On the public matrix.org server, run by the Matrix Foundation, these data are covered by a published privacy policy. However, if you use a third‑party server run by an unknown operator, you entrust them with that metadata without any guarantee. Hence, the choice of server is as important as encryption itself. Hosting your own server or picking a trusted one drastically reduces this risk, especially through collaboratively‑controlled solutions.
Privacy When Using Bridges
Bridges are one of Matrix’s most attractive features: they let you communicate with WhatsApp, Signal, Telegram, Slack or Discord users directly from your Matrix client. On paper, this is the dream of interoperability. In practice, it is the point where privacy degrades the most.
Risks of Interoperability with WhatsApp, Signal or Telegram
When a bridge relays a message between Matrix and WhatsApp, the message must be decrypted on the bridge before being re‑encrypted for the other platform. Consequently, the bridge sees the clear‑text content. This is an unavoidable compromise: two incompatible encryption systems cannot talk without an intermediary that translates.
Serious implications:
- The server hosting the bridge has access to the clear‑text content of the messages in transit.
- Metadata from both platforms are merged at a single point.
- If the bridge is hosted by a third party, you are trusting them with your decrypted messages.
- The remote platform’s privacy policy also applies (e.g., WhatsApp shares data with Meta).
To mitigate damage, host your own bridges. Solutions such as mautrix‑whatsapp or mautrix‑telegram can run on your infrastructure. The risk is not eliminated, but it is controlled.
Comparison: Matrix vs. Centralised Solutions
Signal is often cited as the privacy benchmark. Its encryption is superb, and its metadata footprint is minimal. Yet Signal relies on a single central server, requires a phone number and does not allow self‑hosting. If Signal were to shut down tomorrow, the service would disappear.
Telegram, despite its popularity, does not enable end‑to‑end encryption by default. Classic chats are readable by Telegram. WhatsApp encrypts messages but harvests massive amounts of metadata for Meta.

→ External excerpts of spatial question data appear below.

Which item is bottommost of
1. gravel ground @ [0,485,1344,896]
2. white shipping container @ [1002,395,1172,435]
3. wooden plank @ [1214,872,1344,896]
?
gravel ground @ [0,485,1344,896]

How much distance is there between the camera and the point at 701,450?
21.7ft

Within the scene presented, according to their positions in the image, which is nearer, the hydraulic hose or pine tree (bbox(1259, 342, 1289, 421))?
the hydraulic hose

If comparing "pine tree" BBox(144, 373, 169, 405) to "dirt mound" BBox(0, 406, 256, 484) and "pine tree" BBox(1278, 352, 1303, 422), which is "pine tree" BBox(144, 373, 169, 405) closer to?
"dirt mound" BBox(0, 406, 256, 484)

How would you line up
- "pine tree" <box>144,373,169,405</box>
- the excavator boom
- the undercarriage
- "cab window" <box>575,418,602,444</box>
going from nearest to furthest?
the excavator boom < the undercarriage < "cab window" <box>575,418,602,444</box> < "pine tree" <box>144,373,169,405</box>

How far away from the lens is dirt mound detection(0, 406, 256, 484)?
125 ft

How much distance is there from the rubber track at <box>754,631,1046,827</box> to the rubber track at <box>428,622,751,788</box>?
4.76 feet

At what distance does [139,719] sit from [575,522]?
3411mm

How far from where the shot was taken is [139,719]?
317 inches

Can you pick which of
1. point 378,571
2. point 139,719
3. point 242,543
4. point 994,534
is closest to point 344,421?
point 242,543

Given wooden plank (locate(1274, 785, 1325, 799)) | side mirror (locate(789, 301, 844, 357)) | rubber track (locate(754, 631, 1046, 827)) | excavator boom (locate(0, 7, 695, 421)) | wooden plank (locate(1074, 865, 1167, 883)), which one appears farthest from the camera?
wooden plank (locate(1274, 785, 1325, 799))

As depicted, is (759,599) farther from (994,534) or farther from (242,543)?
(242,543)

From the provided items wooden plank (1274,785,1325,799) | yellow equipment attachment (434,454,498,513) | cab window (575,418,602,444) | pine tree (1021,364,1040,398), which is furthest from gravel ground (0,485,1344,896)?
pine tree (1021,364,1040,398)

Matrix positions itself differently. Its encryption is comparable to Signal’s, decentralisation eliminates a single point of failure, and self‑hosting offers total sovereignty. The trade‑off lies in configuration complexity and metadata handling, which demand active attention. For a user who simply installs Element and joins matrix.org without any tweaks, privacy is decent but not maximal. For an organisation that hosts its own server, verifies devices and avoids bridges, Matrix provides one of the highest protection levels available, especially in open‑source collaborative messaging environments.
Verdict : How to Maximise Privacy on Matrix
Matrix instant‑messaging privacy is not binary. It depends directly on the choices you make. The protocol supplies solid tools, but your configuration determines the final outcome.
To get the most out of Matrix for privacy, follow these concrete actions:
- Host your own server or choose one run by a trusted entity.
- Verify contacts’ devices systematically via cross‑verification.
- Enable E2EE on every room, including group rooms.
- Avoid bridges for sensitive conversations, or host them yourself.
- Use a VPN or Tor to hide your IP address from the server.
- Configure retention policies to automatically delete old messages.
Matrix is not a magic solution. No messenger is. But it is one of the few systems that actually gives you the technical means to control your privacy ,provided you actively seize those tools, preferably with the help of specialised open‑source actors and open‑source services.